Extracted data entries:
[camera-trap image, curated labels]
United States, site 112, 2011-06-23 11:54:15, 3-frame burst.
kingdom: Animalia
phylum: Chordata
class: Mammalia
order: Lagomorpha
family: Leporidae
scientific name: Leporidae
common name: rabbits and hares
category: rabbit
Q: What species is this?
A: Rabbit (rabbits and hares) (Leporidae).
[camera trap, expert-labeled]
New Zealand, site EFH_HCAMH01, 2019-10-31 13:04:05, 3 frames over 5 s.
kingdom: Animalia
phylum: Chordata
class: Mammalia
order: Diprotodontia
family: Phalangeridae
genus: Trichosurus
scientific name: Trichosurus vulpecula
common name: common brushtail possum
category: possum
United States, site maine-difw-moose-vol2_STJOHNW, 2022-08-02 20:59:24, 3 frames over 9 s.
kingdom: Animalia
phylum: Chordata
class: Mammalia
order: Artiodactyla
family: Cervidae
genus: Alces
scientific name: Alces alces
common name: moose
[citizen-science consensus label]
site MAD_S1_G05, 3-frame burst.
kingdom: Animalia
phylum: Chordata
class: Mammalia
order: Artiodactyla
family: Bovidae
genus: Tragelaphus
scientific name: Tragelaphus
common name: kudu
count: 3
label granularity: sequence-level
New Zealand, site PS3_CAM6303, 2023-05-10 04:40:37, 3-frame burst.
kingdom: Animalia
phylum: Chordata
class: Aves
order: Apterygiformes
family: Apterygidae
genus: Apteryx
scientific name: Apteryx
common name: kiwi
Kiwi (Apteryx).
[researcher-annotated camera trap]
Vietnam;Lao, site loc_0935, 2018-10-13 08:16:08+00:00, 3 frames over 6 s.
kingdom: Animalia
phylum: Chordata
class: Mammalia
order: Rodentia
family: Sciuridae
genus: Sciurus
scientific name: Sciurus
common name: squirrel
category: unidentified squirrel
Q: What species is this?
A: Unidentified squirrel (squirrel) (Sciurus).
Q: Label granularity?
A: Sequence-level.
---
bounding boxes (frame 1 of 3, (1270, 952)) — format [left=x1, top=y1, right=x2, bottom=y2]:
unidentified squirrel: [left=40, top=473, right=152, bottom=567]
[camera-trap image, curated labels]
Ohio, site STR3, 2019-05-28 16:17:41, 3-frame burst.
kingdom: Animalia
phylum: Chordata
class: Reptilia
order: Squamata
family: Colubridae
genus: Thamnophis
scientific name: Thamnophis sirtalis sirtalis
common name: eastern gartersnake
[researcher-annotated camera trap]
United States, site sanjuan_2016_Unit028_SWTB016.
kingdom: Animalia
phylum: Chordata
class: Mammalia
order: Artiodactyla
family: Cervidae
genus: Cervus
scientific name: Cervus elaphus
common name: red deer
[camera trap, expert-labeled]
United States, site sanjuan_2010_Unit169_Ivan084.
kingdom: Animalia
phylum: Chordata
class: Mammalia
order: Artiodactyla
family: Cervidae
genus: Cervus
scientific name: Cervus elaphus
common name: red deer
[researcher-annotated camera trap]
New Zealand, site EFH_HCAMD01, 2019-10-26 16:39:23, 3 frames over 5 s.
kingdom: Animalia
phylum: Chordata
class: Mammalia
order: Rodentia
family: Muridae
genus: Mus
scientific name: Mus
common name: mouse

Exercise requirements: Return every line from the entries above that includes the word "scientific".

Result of this exercise:
scientific name: Leporidae
scientific name: Trichosurus vulpecula
scientific name: Alces alces
scientific name: Tragelaphus
scientific name: Apteryx
scientific name: Sciurus
scientific name: Thamnophis sirtalis sirtalis
scientific name: Cervus elaphus
scientific name: Cervus elaphus
scientific name: Mus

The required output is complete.